How different would plastic tokens be from me just buying a cheap checkers set from the dollar store and putting pictures or stickers on them?


edit: I didn't see the poker chip comments upon first glance. Those would work as well.
 

::raises hand::

I have a question.

How different would plastic tokens be from me just buying a cheap checkers set from the dollar store and putting pictures or stickers on them?


edit: I didn't see the poker chip comments upon first glance. Those would work as well.

if you could get different sizes, then not very. If you wanted different sizes to help denote which was in which size category....
 

You can get poker chips ranging in size from quarters to the old dollar coins (pre-Susan B. Anthony or Sacajawea)...plastic ones, at least.
 


These days, I prefer to buy my tokens digitally like the Fiery Dragon CD collections.

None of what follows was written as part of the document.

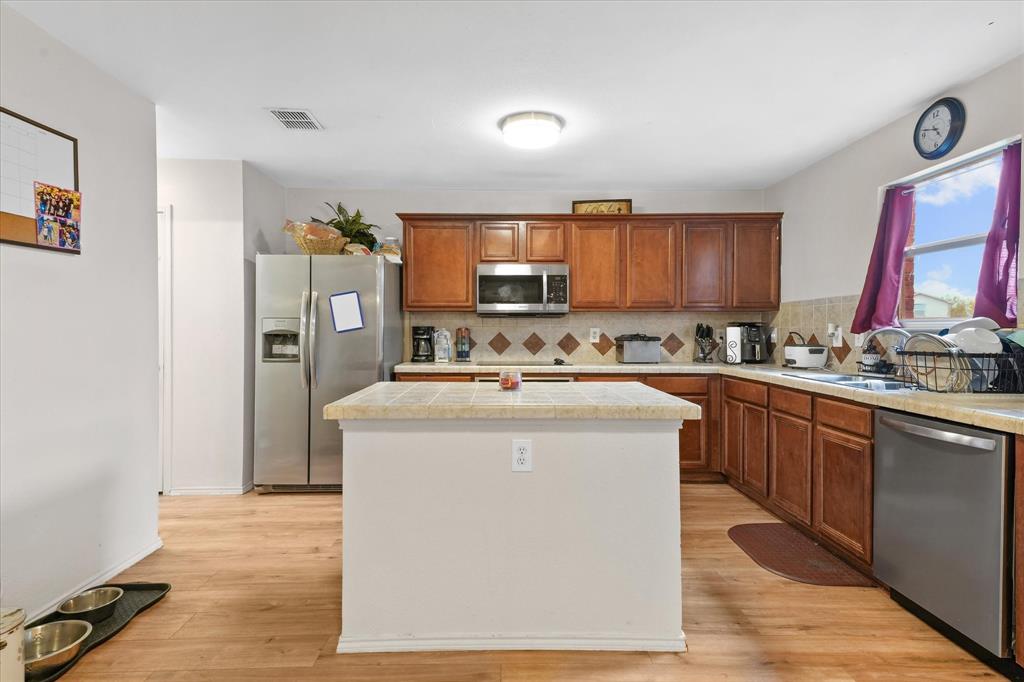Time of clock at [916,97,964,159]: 4:47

Then I can print the ones I want in any number I want. I can paste up sheets for a night's adventuring or a particular adventure. And I usually just print them on regular paper, then I don't sweat writing on them to indicate damage and so on. I recycle them after I'm done with them.

The only drawback I've encountered printing them on regular paper is lightness. A good sneeze can rearrange the board...
 


I know how tough paper/cardboard tokens can be- I have most of mine eating back to the late 1970s, from games like Melee, Wizard, Hotspot, Raid on Antares, Submarine, Helltank, Car Wars and OGRE/G.E.V., etc.

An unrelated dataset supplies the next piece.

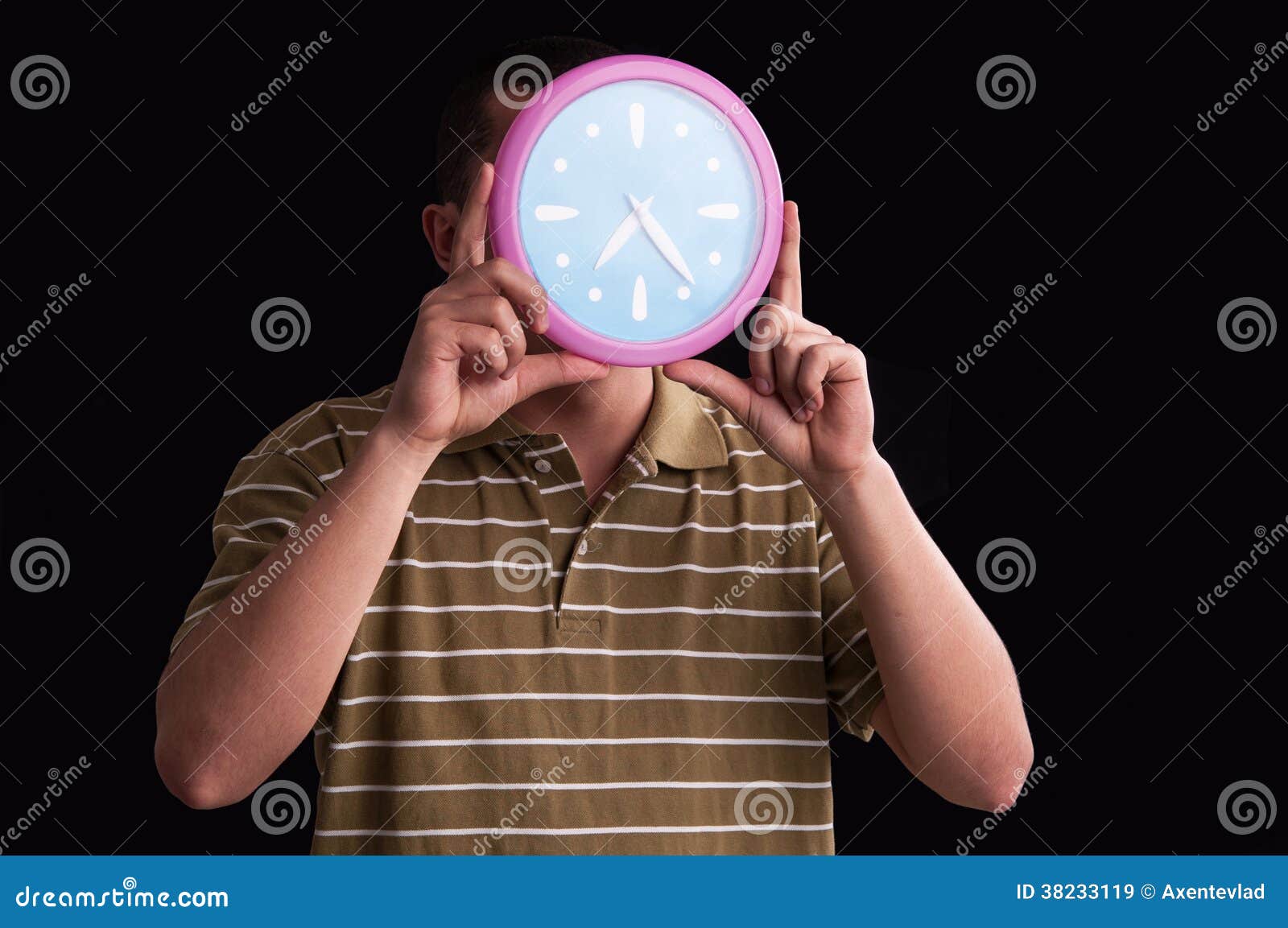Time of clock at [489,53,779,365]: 7:23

But I've also lost a few from those games (and others) due to damage hardier materials would have survived. And then there is the size/shape issue: do you know how tough it is to find a way to store a Melee/Wizard 7-Hex Dragon made of cardboard safely for 30 years?

Metal or plastic would have made the job a LOT easier.

Ahah, at this price point I expect them to last a few years, not a few decades like you! And I even gave you the storage solution for them (the D & D tokens, not yer fancy hex or shmuzzle shaped pieces).

Shmuzzles. Remember those? Hah, I just sourced thre idea for minis for my army of giant fire lizards.